Many people have worked for years to make Miami a vibrant city and international hub. In the early 1990s, when I was president of the Downtown Miami Business Association, we could only dream about the Miami that is today. Why are our government and civic leaders silent when the gambling interests and their lobbyists are plying the legislature to obtain their goal?

Does anyone really believe those seeking to have a destination casino in downtown have the best interests of our community in mind? Please. They are only here for one reason — to get a piece of the tourist dollars and to take those dollars back to Singapore or wherever, not Miami.

Sadly, just as in Atlantic City, a destination casino will not be a positive factor for Miami. On the contrary, just as in Atlantic City, a destination casino will destroy the very fabric of the downtown community, its immediate neighbors and for miles around. Restaurants and hotels as close as the Beach and as far away as Coral Gables will suffer. Studies done in Atlantic City and Las Vegas bear this out. In addition, the social ills that accompany a destination casino will surely also follow — crime, prostitution, drugs, human trafficking, bankruptcies, etc.

According to Spectrum Gaming Group, an independent research firm:
• 95 percent of casino patrons would be Floridians.
• Gambling over saturation has made it less of an attraction to visitors and has
• Required taxpayer bailouts of America’s newest “integrated destination resort” the Revel in Atlantic City.
• There is no demonstrated public appetite for more gambling.
• Florida is low in gambling per capita, which is why the industry wants in.
• Casino gambling and family-friendly tourism brands are incompatible.

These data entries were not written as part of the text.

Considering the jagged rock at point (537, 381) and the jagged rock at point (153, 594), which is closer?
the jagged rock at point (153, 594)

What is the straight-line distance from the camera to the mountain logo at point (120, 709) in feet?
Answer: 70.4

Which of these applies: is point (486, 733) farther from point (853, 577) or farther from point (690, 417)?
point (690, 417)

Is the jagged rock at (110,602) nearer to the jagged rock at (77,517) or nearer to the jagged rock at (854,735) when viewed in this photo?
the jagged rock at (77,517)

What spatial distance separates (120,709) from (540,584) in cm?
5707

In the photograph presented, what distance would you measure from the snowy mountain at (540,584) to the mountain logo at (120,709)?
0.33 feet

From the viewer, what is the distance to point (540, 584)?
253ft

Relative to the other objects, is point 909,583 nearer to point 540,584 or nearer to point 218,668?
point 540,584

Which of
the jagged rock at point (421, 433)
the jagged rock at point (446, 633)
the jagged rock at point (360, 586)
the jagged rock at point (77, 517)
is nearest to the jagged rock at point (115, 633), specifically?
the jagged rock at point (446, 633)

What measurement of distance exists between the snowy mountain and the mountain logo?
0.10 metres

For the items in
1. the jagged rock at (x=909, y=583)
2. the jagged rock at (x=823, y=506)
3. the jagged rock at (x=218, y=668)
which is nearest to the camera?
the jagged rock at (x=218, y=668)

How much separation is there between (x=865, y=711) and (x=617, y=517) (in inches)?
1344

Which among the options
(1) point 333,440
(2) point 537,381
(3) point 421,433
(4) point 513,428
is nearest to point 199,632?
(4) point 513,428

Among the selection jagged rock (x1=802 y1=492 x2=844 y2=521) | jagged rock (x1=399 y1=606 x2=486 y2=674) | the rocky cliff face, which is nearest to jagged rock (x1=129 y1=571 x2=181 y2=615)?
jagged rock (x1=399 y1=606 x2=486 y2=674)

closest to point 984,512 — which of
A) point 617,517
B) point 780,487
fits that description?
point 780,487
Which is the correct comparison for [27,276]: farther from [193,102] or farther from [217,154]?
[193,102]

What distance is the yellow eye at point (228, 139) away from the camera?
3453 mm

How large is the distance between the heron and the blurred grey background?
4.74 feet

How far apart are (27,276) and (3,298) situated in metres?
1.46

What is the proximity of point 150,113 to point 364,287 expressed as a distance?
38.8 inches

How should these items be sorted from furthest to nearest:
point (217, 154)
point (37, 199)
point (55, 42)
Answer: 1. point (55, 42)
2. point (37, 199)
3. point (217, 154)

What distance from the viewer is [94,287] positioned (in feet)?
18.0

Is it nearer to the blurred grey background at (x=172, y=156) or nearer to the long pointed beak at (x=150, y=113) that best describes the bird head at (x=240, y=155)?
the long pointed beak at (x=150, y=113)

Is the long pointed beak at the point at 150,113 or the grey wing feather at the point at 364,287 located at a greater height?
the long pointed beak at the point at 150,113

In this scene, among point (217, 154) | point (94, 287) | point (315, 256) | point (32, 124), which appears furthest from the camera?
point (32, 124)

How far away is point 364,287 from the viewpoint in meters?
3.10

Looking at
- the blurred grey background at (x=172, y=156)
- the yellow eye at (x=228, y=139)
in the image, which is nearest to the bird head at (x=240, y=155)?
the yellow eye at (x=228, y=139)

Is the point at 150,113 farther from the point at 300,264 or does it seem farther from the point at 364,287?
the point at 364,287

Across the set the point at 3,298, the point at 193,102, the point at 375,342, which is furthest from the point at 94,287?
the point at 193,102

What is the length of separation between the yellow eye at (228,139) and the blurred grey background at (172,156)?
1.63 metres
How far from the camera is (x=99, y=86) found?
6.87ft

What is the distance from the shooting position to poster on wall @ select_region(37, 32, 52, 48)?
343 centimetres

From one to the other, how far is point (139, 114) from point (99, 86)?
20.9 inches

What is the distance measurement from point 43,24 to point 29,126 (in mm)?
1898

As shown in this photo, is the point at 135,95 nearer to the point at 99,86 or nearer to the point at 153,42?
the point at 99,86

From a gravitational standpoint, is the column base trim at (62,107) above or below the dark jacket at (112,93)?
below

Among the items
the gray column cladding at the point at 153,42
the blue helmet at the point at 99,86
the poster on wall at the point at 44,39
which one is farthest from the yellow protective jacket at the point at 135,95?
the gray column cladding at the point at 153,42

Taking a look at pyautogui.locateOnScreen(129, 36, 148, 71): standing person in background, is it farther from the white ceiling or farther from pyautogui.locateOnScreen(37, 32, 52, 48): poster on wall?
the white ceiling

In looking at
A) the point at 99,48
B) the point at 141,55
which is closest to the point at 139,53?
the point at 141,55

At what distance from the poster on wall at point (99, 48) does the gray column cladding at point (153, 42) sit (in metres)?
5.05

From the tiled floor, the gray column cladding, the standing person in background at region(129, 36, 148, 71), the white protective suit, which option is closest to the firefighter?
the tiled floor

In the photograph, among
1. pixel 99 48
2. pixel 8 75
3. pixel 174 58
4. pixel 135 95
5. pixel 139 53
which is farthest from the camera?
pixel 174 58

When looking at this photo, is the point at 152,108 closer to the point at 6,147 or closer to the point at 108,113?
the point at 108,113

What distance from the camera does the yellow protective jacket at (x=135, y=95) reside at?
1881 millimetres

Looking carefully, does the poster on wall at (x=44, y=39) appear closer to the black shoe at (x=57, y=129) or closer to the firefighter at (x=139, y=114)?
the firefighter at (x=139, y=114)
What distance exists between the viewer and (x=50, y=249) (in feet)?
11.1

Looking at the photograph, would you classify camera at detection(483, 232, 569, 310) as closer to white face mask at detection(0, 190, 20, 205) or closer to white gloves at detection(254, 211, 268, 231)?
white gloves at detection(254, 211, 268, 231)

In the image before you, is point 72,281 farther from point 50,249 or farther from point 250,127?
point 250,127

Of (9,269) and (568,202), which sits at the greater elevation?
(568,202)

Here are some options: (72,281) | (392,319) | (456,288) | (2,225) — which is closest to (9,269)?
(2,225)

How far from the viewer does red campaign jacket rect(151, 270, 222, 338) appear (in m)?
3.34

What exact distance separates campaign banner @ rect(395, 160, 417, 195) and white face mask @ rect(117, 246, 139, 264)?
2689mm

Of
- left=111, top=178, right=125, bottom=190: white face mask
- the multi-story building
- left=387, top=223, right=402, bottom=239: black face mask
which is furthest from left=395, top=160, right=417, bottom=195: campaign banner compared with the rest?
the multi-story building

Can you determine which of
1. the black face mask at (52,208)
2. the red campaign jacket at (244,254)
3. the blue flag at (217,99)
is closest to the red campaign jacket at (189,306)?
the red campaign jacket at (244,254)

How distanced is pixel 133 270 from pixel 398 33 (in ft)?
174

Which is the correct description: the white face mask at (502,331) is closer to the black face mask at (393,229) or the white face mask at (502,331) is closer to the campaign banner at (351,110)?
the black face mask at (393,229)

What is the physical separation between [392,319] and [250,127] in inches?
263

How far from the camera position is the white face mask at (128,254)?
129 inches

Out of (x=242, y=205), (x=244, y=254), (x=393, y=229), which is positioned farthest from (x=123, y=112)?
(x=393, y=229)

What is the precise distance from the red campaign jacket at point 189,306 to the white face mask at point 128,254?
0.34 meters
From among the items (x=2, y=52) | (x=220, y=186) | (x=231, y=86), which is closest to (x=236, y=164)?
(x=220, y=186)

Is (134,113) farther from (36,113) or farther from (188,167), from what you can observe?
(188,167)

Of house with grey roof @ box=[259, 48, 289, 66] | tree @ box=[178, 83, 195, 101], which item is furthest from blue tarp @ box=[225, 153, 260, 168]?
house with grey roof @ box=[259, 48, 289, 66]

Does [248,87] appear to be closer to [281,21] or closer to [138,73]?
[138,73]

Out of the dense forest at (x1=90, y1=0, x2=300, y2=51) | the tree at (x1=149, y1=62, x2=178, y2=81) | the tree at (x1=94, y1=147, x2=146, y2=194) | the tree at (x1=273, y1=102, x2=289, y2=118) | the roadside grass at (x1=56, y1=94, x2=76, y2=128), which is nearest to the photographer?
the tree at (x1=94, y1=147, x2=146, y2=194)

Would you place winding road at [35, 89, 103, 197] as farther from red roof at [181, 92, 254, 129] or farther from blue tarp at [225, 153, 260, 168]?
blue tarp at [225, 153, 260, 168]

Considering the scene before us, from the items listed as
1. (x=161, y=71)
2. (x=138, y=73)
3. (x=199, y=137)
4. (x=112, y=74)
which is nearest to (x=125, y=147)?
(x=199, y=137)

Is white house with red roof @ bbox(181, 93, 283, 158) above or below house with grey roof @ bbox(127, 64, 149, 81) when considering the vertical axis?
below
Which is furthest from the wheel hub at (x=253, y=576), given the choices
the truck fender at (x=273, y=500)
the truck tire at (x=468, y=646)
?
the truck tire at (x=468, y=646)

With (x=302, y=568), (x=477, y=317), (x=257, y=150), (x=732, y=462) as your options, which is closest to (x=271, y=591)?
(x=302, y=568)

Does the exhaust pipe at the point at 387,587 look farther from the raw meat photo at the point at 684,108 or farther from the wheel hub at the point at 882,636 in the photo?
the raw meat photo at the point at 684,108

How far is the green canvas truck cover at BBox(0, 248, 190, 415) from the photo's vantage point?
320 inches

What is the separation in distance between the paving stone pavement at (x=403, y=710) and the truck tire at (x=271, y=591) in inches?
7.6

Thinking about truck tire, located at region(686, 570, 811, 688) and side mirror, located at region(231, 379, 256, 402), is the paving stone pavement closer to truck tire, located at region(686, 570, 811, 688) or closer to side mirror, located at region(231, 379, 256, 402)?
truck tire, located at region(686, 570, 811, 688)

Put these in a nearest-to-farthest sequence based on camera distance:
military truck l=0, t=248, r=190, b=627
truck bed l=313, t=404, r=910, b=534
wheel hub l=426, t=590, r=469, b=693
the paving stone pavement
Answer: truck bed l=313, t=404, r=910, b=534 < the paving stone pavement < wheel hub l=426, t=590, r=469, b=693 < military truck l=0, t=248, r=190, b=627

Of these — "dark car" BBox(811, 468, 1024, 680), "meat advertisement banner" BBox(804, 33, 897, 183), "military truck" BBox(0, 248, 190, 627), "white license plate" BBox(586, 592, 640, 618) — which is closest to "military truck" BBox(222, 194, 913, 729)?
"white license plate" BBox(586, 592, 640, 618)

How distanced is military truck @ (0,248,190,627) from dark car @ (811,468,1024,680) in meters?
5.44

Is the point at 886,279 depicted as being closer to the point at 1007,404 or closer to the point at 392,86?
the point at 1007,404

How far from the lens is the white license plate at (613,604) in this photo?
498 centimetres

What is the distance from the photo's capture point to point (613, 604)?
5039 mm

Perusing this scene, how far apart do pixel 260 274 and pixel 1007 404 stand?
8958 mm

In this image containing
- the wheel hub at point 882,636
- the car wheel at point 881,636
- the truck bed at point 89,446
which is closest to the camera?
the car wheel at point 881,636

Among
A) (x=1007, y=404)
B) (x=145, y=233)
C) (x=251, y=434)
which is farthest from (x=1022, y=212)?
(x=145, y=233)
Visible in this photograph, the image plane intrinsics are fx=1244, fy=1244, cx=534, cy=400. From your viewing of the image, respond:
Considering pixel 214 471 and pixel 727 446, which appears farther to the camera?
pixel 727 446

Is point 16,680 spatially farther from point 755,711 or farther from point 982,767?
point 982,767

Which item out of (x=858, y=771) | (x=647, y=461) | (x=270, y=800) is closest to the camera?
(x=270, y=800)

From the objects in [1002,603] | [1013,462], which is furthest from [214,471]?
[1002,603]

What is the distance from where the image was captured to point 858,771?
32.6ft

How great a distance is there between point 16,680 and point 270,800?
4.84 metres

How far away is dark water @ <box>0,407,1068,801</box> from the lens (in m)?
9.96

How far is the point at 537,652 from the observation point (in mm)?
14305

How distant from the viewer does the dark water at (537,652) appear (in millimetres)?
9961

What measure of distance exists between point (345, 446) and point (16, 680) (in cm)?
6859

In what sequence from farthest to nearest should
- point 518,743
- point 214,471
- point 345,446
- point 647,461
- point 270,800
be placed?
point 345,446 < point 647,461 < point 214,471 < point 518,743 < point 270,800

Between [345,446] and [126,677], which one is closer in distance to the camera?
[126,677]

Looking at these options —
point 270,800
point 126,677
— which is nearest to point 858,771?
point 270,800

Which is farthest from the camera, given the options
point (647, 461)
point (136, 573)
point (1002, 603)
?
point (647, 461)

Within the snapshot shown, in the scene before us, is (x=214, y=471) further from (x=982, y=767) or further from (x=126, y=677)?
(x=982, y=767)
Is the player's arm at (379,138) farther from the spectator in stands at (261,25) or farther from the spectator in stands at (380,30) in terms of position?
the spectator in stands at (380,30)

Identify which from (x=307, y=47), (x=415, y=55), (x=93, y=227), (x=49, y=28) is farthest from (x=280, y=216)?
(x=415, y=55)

When I came to Florida in the early 1970s as Governor Reubin Askew’s counsel on organized crime, I learned a lot about governance first hand. What has always guided me in my career as a lawyer and now as an elected official was Askew’s admonition to “do the right thing.” The “right thing” for Miami is to reject the siren song of destination casinos.

It is time for our government leaders to join Pinecrest and speak out against a destination casino in Miami as the Village Council did by resolution in February, and for our civic leaders to join with the Florida Chamber of Commerce and the Walt Disney Company to fight this threat to our quality of life in South Florida.